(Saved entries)
------------------------------------------------------------
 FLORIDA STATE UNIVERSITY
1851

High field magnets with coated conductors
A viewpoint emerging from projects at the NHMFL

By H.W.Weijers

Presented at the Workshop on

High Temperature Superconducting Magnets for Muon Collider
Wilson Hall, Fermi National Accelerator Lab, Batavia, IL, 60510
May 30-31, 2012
------------------------------------------------------------
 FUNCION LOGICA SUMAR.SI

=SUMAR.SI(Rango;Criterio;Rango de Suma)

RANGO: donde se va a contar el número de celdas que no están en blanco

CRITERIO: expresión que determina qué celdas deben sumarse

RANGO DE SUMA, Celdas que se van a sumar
------------------------------------------------------------
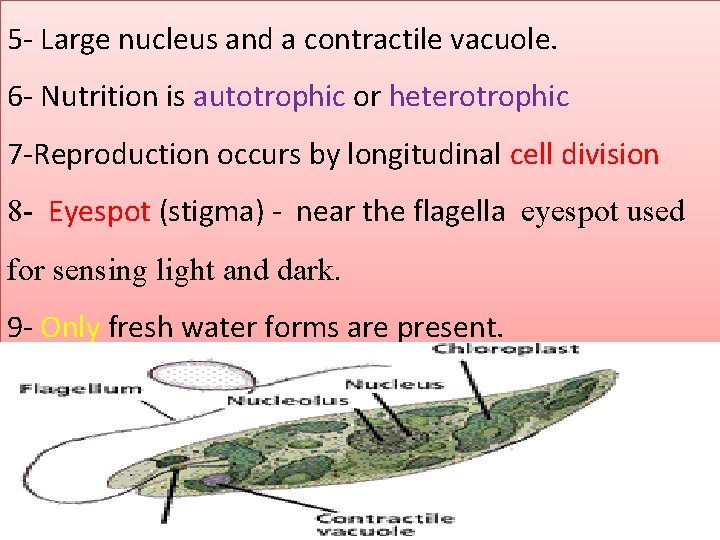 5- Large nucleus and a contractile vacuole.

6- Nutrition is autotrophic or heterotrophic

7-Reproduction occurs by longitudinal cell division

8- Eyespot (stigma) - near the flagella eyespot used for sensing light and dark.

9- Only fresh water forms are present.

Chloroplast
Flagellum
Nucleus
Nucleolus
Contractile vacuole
------------------------------------------------------------
» **Work to complete**
Return the span of lines in the data above that opens at the line with "High Temperature Superconducting" and closes at the line with "May 30-31, 2012", exactly, ends included, nothing else.

» **Exercise result**
High Temperature Superconducting Magnets for Muon Collider
Wilson Hall, Fermi National Accelerator Lab, Batavia, IL, 60510
May 30-31, 2012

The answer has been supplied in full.